What is needed: Rewrite all of the data below with every instance of "boulder" changed to "stone" and nothing else altered. Omit the pictures from your answer.

[Rows of spatial question data]

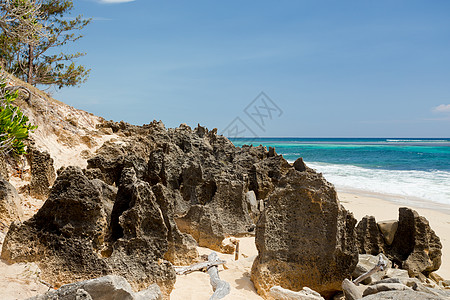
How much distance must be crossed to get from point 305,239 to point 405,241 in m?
2.21

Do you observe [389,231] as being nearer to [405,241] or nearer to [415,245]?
[405,241]

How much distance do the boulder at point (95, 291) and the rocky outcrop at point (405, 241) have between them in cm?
420

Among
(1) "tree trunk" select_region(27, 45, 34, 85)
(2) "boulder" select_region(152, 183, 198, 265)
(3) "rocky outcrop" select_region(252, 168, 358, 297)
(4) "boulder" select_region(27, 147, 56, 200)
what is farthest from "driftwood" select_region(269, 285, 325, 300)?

Expected answer:
How much distance must be crossed to get from point 305,239 to point 405,241 in m?
2.21

Do you observe [389,231] as being nearer to [405,241] or nearer to [415,245]?
[405,241]

How much distance do the stone at point (95, 291) and the rocky outcrop at point (405, 241) have between them in cm?
420

Among
(1) "tree trunk" select_region(27, 45, 34, 85)
(2) "stone" select_region(152, 183, 198, 265)
(3) "rocky outcrop" select_region(252, 168, 358, 297)
(4) "stone" select_region(27, 147, 56, 200)
what is farthest from "driftwood" select_region(269, 285, 325, 300)?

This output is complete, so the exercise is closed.